Wake up to the people in your life
Here’s an invitation to awake to the people in your life.
- Make a deliberate choice to prioritize a real person over work or career and show them that they matter to you.
- Choose to put away other ‘important’ tasks in favor of the people in your proximity: your partner, roommate, friend, colleague, boss or neighbour, and choose to really see them! What are they facing in their life? Tune into your shared humanity with all its challenges and rewards.
- Acknowledge their presence and impact in your life and your impact on them. Is it a good one? If not, how can you change this?
- Stop taking friends and loved ones for granted and make them as important as your other projects. Take a moment to consider what would this look like in practice?
- Be brave and reach out first instead of waiting for others to tell you that they love you or to connect with you.

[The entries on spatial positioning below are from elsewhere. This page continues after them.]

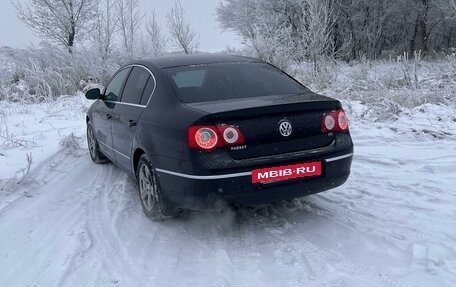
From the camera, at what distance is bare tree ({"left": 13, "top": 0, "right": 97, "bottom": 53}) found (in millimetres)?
29234

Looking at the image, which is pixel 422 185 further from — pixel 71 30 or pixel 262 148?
pixel 71 30

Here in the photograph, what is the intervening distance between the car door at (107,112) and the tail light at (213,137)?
6.91 ft

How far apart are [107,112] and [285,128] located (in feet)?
8.64

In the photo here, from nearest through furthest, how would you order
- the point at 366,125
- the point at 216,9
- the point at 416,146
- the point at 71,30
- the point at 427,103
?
the point at 416,146
the point at 366,125
the point at 427,103
the point at 71,30
the point at 216,9

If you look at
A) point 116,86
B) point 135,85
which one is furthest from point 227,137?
point 116,86

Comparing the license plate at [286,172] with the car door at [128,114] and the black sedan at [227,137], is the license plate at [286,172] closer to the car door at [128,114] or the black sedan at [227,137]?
the black sedan at [227,137]

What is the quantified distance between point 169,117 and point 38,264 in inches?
60.0

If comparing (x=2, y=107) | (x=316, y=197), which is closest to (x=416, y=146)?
(x=316, y=197)

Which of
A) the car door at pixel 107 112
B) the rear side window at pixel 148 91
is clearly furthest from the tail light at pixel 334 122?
the car door at pixel 107 112

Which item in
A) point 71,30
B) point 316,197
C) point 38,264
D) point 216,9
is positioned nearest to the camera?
point 38,264

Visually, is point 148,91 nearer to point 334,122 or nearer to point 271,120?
point 271,120

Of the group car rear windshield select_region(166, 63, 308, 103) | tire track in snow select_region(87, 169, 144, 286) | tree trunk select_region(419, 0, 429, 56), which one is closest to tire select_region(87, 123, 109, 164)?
tire track in snow select_region(87, 169, 144, 286)

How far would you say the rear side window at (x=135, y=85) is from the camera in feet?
14.9

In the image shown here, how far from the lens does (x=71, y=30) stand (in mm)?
29500
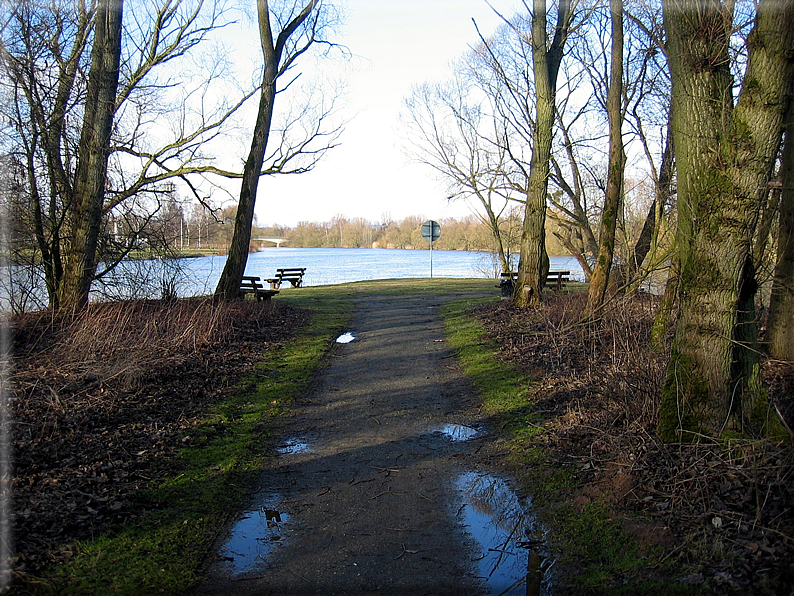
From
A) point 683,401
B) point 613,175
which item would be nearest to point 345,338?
point 613,175

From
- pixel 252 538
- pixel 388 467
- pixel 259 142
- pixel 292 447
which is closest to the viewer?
pixel 252 538

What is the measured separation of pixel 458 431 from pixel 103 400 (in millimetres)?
3845

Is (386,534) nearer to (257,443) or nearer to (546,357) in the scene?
(257,443)

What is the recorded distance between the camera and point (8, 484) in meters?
4.58

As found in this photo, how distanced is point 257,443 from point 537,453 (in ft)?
9.10

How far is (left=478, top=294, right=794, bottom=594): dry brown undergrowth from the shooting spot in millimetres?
3705

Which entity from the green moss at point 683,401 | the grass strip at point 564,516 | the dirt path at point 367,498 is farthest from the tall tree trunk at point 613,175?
the green moss at point 683,401

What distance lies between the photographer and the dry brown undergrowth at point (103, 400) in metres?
4.41

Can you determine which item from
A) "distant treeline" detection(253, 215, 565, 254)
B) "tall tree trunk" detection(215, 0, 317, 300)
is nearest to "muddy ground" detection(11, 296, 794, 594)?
"tall tree trunk" detection(215, 0, 317, 300)

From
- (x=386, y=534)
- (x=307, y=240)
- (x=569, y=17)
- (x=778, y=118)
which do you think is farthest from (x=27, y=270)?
(x=307, y=240)

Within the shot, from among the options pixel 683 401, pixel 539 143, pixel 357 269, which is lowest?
pixel 357 269

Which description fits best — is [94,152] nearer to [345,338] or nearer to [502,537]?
[345,338]

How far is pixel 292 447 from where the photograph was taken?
6.30 metres

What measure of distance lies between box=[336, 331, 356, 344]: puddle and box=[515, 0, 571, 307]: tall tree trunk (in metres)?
4.41
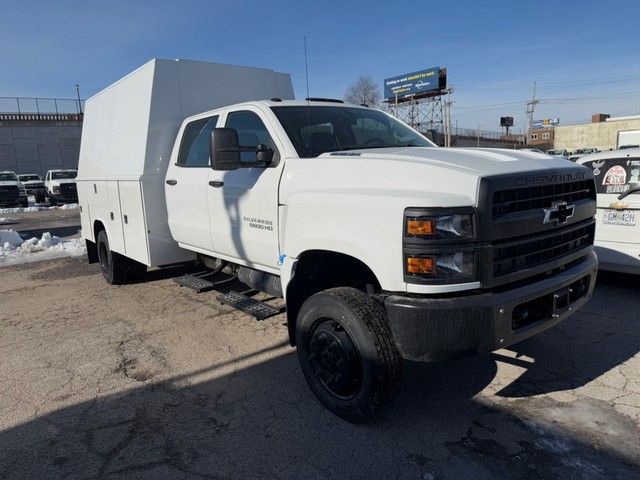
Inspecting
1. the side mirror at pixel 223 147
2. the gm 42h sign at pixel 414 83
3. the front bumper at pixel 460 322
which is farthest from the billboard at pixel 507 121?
the front bumper at pixel 460 322

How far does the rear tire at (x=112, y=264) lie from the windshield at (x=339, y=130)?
4.05 metres

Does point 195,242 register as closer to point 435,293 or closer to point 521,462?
point 435,293

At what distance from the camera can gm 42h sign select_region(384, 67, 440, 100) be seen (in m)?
54.8

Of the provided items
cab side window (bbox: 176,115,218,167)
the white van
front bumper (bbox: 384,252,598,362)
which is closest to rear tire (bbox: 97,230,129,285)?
cab side window (bbox: 176,115,218,167)

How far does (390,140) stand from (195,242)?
2.36 m

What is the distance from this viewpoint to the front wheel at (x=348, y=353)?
114 inches

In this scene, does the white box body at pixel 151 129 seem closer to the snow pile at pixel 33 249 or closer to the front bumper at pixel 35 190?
the snow pile at pixel 33 249

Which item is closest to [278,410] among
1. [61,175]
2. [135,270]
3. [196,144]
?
[196,144]

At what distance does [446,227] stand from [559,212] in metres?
0.92

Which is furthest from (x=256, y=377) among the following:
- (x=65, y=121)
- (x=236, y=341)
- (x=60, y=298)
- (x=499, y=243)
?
(x=65, y=121)

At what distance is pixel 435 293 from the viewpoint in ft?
8.56

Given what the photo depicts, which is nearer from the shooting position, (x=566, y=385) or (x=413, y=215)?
(x=413, y=215)

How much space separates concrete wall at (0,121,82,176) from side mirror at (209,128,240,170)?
145ft

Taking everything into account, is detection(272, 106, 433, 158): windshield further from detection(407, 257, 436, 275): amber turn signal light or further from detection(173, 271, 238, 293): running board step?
detection(173, 271, 238, 293): running board step
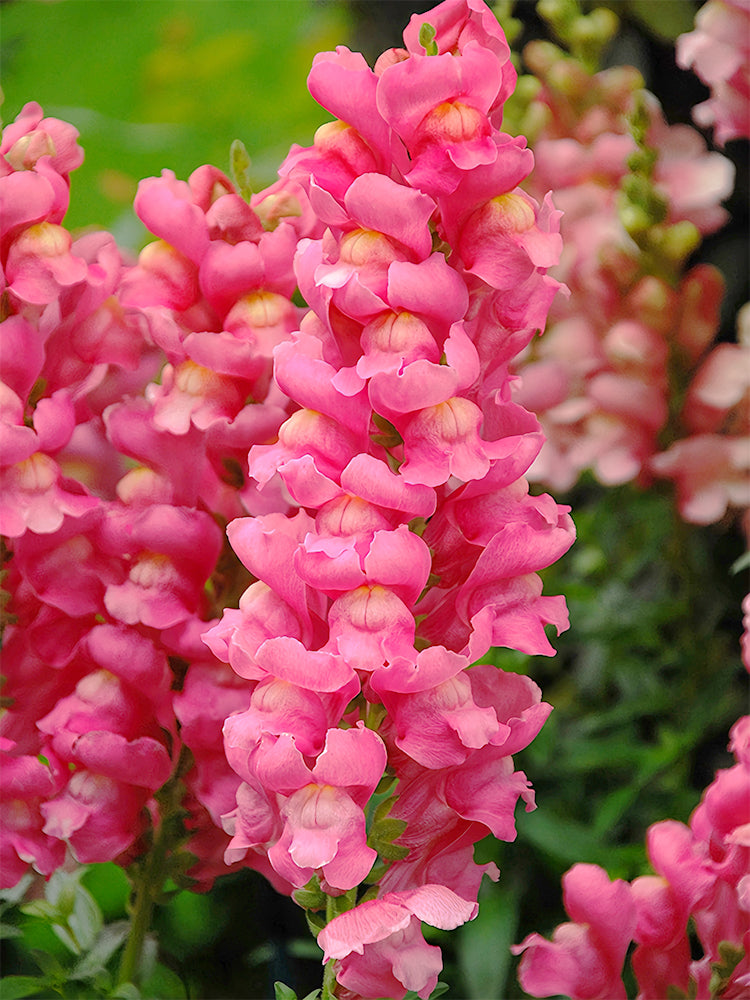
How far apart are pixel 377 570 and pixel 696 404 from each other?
0.53 m

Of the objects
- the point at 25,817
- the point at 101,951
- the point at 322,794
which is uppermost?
the point at 322,794

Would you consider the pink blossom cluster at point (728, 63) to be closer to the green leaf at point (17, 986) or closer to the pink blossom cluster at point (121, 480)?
the pink blossom cluster at point (121, 480)

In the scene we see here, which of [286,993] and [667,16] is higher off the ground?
[667,16]

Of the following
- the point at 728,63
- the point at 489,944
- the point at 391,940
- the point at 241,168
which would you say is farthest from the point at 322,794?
the point at 728,63

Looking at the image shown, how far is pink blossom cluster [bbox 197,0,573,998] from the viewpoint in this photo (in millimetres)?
385

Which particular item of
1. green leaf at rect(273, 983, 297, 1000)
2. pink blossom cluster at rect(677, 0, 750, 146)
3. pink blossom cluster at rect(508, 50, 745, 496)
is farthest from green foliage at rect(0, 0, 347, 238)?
green leaf at rect(273, 983, 297, 1000)

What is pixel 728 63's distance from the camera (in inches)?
28.6

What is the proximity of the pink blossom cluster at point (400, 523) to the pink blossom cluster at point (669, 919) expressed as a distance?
6 cm

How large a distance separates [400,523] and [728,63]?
1.53 feet

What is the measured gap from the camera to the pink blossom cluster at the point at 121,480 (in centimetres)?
48

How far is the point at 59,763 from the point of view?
0.50 m

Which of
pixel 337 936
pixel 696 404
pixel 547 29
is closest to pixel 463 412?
pixel 337 936

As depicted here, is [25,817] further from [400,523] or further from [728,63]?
[728,63]

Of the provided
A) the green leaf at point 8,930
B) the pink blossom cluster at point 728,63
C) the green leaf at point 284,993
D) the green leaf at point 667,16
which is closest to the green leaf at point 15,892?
the green leaf at point 8,930
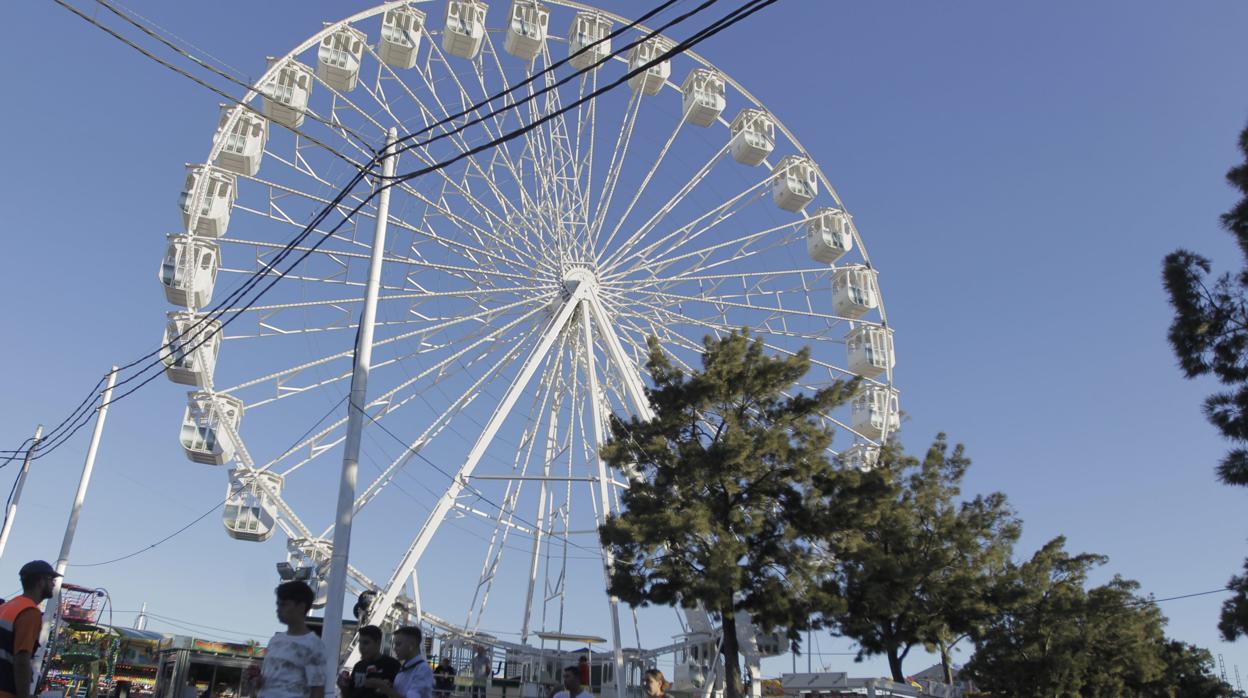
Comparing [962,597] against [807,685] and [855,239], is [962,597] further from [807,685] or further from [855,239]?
[855,239]

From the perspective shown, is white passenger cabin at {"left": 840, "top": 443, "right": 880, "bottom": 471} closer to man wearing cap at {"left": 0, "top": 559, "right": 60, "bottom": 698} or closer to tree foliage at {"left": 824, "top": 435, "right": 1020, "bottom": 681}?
tree foliage at {"left": 824, "top": 435, "right": 1020, "bottom": 681}

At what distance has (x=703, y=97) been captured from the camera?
92.9ft

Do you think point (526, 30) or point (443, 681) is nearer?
point (443, 681)

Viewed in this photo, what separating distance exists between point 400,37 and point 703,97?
28.5 ft

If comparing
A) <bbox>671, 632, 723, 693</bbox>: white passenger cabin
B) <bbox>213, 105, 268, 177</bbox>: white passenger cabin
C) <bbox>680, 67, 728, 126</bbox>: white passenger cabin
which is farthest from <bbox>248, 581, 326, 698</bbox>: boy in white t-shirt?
<bbox>680, 67, 728, 126</bbox>: white passenger cabin

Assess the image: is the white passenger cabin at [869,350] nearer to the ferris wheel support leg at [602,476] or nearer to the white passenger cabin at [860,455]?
the white passenger cabin at [860,455]

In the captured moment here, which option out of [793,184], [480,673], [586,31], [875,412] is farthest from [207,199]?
[875,412]

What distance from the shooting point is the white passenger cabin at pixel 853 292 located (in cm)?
2919

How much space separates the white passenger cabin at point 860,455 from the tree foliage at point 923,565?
4.07 feet

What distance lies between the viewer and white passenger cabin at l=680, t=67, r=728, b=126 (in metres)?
28.3

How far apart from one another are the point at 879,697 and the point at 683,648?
26.2 ft

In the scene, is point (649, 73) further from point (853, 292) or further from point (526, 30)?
point (853, 292)

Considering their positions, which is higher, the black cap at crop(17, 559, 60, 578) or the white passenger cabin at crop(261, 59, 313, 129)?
the white passenger cabin at crop(261, 59, 313, 129)

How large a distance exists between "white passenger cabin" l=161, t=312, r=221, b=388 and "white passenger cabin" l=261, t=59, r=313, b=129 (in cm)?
512
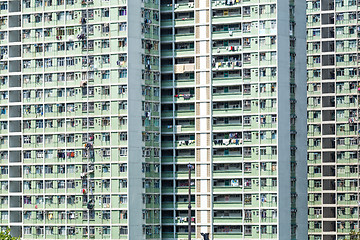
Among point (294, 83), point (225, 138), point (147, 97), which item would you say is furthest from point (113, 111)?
point (294, 83)

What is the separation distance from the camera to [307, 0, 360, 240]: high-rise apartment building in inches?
5989

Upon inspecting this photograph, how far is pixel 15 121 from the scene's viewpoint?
138500 millimetres

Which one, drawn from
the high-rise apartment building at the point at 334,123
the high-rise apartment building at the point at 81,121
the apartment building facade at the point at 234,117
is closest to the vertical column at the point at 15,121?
the high-rise apartment building at the point at 81,121

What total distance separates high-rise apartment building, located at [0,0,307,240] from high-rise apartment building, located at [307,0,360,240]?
70.4ft

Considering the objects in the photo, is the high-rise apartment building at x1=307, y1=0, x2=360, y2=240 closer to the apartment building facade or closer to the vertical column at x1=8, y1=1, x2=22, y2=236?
the apartment building facade

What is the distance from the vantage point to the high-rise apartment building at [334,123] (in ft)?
499

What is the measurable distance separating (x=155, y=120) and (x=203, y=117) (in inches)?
254

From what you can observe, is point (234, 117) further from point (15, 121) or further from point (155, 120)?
point (15, 121)

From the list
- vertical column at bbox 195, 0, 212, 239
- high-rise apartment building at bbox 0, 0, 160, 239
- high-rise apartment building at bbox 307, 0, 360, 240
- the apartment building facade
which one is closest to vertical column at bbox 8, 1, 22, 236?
high-rise apartment building at bbox 0, 0, 160, 239

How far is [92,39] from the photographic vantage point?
13325 centimetres

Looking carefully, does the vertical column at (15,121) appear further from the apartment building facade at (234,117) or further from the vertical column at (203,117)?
the vertical column at (203,117)

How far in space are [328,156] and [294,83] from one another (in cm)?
2522

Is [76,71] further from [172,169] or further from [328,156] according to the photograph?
[328,156]

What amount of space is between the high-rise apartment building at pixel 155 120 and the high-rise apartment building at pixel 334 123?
21.5 metres
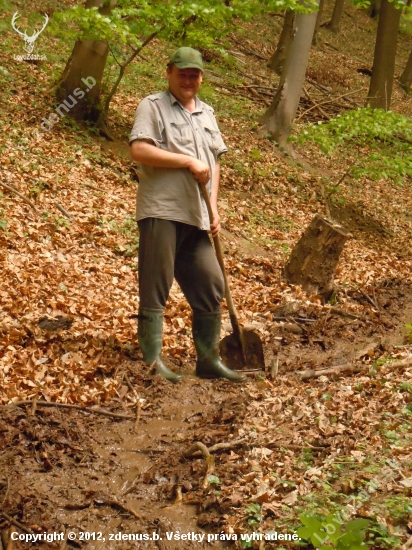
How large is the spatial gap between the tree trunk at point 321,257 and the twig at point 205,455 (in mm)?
4141

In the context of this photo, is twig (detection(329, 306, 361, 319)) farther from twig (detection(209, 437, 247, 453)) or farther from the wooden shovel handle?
twig (detection(209, 437, 247, 453))

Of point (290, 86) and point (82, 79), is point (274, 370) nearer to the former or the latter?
point (82, 79)

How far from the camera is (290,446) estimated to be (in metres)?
3.55

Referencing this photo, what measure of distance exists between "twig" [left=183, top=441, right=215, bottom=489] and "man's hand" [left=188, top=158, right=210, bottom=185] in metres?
1.89

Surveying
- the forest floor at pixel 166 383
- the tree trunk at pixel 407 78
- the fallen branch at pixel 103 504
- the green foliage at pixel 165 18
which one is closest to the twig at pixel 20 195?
the forest floor at pixel 166 383

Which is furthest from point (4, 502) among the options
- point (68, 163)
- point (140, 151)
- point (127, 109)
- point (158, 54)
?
point (158, 54)

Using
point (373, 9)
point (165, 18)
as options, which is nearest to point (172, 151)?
point (165, 18)

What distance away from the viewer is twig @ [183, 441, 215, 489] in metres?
3.32

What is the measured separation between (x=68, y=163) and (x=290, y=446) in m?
6.40

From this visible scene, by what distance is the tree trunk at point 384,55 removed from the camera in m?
15.0

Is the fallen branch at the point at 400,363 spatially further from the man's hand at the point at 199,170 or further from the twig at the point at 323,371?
the man's hand at the point at 199,170

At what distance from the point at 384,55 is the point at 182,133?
1293 centimetres

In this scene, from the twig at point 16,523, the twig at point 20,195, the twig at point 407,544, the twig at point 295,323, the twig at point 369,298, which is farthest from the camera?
the twig at point 369,298

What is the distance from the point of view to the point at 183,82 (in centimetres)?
429
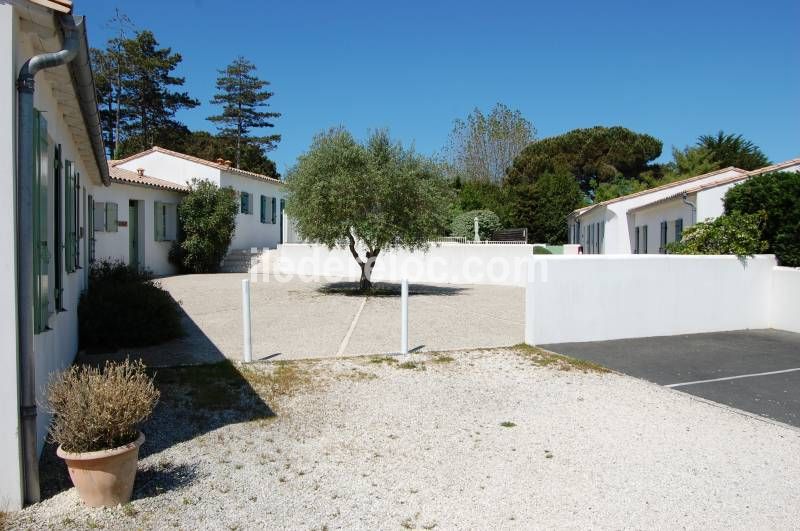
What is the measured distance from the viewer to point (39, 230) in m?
4.08

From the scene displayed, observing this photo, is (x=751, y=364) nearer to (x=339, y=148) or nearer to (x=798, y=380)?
(x=798, y=380)

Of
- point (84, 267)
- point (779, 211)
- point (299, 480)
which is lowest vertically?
point (299, 480)

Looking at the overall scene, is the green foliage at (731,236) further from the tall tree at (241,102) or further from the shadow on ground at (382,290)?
the tall tree at (241,102)

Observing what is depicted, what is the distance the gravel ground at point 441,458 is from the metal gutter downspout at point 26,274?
29cm

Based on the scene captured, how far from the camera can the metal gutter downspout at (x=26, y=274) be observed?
12.0 ft

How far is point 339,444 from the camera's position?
5.11 metres

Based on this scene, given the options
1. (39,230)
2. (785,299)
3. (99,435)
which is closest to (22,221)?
(39,230)

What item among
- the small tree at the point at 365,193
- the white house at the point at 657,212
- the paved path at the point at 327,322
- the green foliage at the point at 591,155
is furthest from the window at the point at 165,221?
the green foliage at the point at 591,155

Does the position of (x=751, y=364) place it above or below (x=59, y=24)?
below

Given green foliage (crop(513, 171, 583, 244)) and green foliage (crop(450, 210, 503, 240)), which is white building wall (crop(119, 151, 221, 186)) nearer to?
green foliage (crop(450, 210, 503, 240))

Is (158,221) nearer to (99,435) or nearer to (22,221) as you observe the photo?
(22,221)

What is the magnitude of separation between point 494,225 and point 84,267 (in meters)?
25.1

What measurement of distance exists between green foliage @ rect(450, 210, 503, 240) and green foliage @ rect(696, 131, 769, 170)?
60.3 feet

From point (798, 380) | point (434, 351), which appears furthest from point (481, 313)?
point (798, 380)
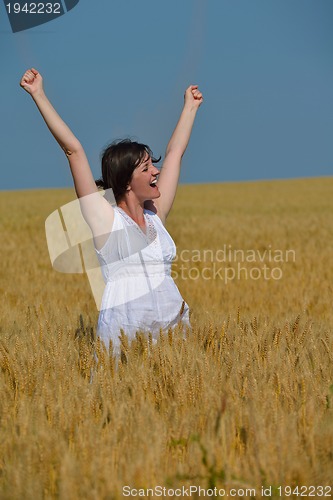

Being on autopilot is okay sometimes. Yet good times, worthwhile and meaningful conversations and memorable occasions happen when we pay attention to the people we’re with. And while this may seem like hard work at first, the payoffs are nothing short of miraculous. For to love and be loved, feel included and connected beats all the riches in the world. Healthy relationships give us wings to soar with and cushion downward falls.
Are you nurturing healthy relationships in your life?
This blog celebrates all those who have already achieved that state of wakefulness in their relationships. People know what they bring to others and what it is they are doing to strengthen healthy connections.
It also brings hope and inspiration to those in relational slumber, those who feel alone in spite of having friends and families and those who struggle to grow relationships.
For useful exercises to support healthy relationships check out the Get Productive book. If you would like to deepen the relationship you have with yourself, especially your mind-body connection, we recommend that you explore the Body Talk book. Becoming more attuned and sensitive to others begins with having more insight into how we’re feeling in our body, heart and mind. The exercises and practices in this book will help you learn a great deal about this experientially.
The bottom line is that people in your life deserve your attention. And you do as well!